Cada entidade convencionada entrega na FNS (em mão ou por correio registado) um exemplar carimbado pela Sub-Região da factura mod. 330.13 no mesmo prazo, isto é até ao dia 10 do mês seguinte.
No primeiro dia útil a seguir ao dia 25 desse mesmo mês, é transferido para a Conta Bancária da entidade convencionada, o valor líquido da factura entregue 15 dias antes (deduzidos os encargos bancários e a quota suplementar para a FNS).
As ARS's conferem as facturas aos 75 dias após a data de emissão e comunicam à FNS e ao Banco, as respectivas rectificações.
Os acertos serão feitos, por compensação, na facturação entregue pelas entidades convencionadas, no mês seguinte à conferência.
Face às taxas praticadas no mercado, podemos afirmar que a taxa deste protocolo é muito mais baixa do que as taxas que se praticam no nosso dia a dia.

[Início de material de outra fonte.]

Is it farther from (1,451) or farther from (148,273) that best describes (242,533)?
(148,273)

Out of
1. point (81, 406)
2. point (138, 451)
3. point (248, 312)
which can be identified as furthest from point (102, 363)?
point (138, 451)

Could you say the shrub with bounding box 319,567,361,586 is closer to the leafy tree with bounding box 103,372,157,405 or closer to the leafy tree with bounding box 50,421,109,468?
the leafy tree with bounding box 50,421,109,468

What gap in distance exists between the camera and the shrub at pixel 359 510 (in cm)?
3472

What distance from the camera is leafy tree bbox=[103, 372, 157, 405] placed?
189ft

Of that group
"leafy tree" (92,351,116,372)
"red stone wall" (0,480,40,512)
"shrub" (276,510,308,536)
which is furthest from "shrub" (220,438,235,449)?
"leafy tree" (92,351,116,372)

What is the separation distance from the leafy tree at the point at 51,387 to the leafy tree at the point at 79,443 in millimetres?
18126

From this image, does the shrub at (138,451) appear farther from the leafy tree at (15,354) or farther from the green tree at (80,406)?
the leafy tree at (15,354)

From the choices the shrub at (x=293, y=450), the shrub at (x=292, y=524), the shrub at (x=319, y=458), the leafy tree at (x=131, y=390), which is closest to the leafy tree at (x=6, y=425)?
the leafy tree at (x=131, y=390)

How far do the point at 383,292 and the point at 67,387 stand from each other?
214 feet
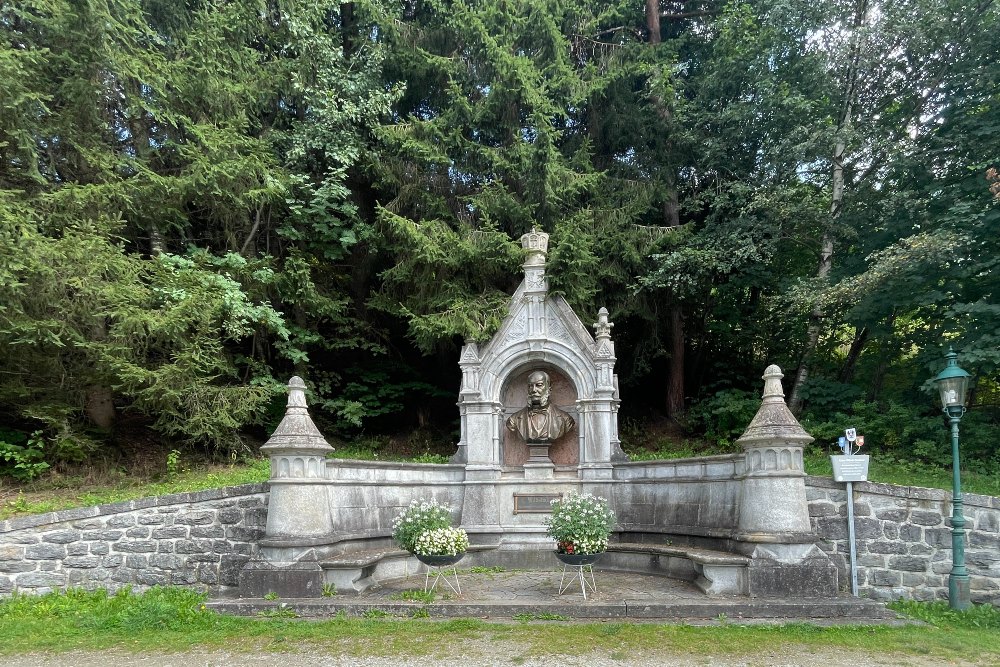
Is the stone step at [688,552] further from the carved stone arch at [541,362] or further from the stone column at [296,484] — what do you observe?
the stone column at [296,484]

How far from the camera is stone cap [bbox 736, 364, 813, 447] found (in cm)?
687

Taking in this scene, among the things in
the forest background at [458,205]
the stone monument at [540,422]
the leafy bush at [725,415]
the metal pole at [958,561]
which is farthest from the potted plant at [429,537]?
the leafy bush at [725,415]

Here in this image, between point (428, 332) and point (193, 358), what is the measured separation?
392 centimetres

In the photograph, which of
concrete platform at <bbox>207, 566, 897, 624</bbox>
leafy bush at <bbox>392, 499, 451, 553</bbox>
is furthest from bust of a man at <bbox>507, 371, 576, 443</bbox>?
leafy bush at <bbox>392, 499, 451, 553</bbox>

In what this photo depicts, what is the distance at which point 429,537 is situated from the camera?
7008 mm

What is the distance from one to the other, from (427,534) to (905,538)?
5.70 meters

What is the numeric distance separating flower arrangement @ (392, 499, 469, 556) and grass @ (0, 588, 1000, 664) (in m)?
0.88

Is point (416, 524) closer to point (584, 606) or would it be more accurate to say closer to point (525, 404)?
point (584, 606)

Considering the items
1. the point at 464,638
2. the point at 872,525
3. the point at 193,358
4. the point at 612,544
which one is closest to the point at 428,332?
the point at 193,358

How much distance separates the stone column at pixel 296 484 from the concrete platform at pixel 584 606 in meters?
0.81

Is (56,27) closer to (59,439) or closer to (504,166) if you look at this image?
(59,439)

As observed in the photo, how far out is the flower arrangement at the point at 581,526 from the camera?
22.4 feet

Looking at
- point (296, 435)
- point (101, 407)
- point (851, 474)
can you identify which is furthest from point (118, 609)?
point (851, 474)

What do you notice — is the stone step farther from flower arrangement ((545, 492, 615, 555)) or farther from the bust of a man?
the bust of a man
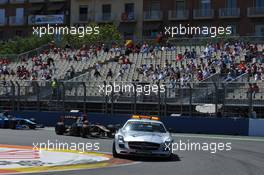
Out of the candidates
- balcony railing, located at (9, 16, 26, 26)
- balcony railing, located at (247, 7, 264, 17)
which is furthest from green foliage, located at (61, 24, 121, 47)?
balcony railing, located at (9, 16, 26, 26)

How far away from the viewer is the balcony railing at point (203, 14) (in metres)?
57.7

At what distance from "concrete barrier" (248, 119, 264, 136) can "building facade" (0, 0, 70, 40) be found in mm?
40067

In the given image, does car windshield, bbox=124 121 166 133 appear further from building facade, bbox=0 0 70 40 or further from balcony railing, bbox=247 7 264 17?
building facade, bbox=0 0 70 40

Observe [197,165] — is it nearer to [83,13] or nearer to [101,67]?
[101,67]

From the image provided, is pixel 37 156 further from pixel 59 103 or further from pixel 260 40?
pixel 260 40

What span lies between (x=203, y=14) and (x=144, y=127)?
136 feet

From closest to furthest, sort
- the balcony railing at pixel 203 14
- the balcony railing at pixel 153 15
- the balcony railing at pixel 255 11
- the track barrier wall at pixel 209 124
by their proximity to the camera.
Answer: the track barrier wall at pixel 209 124
the balcony railing at pixel 255 11
the balcony railing at pixel 203 14
the balcony railing at pixel 153 15

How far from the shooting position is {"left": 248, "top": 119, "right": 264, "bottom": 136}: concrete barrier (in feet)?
97.0

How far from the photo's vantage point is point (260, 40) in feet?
137

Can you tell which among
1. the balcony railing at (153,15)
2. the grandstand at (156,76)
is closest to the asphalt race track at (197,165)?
the grandstand at (156,76)

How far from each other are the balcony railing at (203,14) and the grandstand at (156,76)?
1501 cm

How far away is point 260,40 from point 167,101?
45.1 feet

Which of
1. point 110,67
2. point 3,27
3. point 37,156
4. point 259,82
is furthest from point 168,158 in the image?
point 3,27

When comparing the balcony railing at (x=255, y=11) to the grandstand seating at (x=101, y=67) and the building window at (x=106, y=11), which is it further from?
the building window at (x=106, y=11)
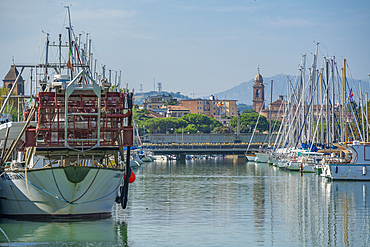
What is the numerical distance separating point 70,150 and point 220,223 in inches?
429

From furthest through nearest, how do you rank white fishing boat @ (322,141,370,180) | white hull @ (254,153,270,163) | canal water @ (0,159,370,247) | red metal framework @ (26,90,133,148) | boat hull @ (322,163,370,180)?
white hull @ (254,153,270,163) → boat hull @ (322,163,370,180) → white fishing boat @ (322,141,370,180) → red metal framework @ (26,90,133,148) → canal water @ (0,159,370,247)

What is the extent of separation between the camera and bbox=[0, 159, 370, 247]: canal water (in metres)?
30.6

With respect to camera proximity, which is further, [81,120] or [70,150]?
[81,120]

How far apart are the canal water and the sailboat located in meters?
1.26

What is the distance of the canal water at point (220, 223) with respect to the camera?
3058 cm

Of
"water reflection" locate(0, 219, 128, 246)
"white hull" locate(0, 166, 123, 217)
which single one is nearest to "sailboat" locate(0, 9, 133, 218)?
"white hull" locate(0, 166, 123, 217)

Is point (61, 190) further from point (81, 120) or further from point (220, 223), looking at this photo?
point (220, 223)

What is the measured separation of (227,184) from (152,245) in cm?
4001

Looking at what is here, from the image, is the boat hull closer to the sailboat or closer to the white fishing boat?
the white fishing boat

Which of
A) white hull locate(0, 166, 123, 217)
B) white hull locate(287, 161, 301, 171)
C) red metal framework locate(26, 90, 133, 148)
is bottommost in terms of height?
white hull locate(287, 161, 301, 171)

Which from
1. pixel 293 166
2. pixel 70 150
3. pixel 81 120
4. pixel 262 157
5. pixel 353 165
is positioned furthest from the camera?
pixel 262 157

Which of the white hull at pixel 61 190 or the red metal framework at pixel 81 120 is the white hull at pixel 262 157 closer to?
the red metal framework at pixel 81 120

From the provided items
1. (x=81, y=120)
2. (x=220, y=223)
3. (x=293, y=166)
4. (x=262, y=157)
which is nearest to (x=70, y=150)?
(x=81, y=120)

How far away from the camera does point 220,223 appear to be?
119 feet
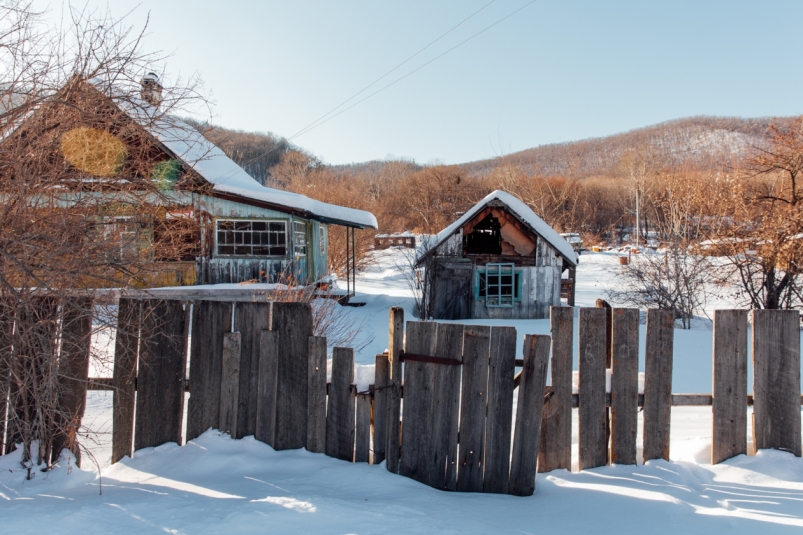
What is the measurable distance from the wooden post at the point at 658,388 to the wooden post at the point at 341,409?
1995 millimetres

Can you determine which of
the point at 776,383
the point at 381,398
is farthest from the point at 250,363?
the point at 776,383

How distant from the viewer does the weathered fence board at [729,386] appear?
3.50 m

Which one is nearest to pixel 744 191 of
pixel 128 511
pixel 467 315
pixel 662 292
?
pixel 662 292

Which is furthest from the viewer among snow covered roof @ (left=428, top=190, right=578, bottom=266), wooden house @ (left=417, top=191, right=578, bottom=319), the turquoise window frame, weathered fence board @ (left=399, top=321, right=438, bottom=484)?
the turquoise window frame

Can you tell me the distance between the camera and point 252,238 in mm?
15500

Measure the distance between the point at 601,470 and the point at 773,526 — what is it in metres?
0.95

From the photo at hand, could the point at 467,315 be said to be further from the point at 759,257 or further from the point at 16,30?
the point at 16,30

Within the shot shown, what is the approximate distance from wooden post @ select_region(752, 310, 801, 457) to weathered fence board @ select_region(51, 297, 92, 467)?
14.9 ft

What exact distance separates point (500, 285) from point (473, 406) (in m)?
12.4

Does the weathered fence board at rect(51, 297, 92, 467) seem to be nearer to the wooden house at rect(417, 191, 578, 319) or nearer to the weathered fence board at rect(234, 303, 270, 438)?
the weathered fence board at rect(234, 303, 270, 438)

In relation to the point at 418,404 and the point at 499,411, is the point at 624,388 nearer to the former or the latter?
the point at 499,411

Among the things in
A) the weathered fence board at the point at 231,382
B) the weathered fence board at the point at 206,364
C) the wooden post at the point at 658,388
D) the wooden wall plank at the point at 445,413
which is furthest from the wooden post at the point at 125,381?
the wooden post at the point at 658,388

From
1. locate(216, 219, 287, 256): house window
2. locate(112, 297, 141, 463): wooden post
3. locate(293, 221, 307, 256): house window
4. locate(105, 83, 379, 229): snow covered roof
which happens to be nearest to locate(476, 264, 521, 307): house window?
locate(105, 83, 379, 229): snow covered roof

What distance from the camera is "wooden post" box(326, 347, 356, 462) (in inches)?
138
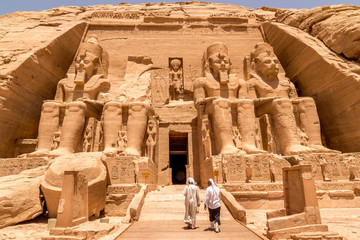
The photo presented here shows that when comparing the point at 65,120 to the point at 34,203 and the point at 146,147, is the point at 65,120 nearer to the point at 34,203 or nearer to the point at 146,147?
the point at 146,147

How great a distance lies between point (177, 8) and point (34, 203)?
11.0m

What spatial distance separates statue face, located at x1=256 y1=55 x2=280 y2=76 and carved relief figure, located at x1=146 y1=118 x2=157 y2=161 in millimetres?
4012

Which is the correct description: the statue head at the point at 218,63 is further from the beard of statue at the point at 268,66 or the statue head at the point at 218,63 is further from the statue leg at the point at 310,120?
the statue leg at the point at 310,120

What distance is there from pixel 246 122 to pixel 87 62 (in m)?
5.36

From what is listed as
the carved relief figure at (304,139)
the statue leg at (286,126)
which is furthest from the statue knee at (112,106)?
the carved relief figure at (304,139)

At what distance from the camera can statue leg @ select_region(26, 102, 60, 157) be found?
7.21 metres

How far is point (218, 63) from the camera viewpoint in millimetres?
8398

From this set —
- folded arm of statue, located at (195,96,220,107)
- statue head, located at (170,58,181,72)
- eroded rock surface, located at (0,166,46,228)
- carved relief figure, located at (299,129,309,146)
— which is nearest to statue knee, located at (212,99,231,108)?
folded arm of statue, located at (195,96,220,107)

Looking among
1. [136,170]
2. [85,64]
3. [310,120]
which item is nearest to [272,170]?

Para além da taxa de juro ser muito mais baixa, este protocolo tem outras virtudes, como sejam a possibilidade de se gerirem as empresas sem sobressaltos de tesouraria, uma vez que no dia 26 de cada mês, a conta de cada aderente será creditada, sendo também visível a redução de custos, porque deixa de haver preocupação com as cobranças e podendo ainda os aderentes terem acesso a um pacote de produto financeiros dos grupos BCP, TOTTA e BES, em condições especiais.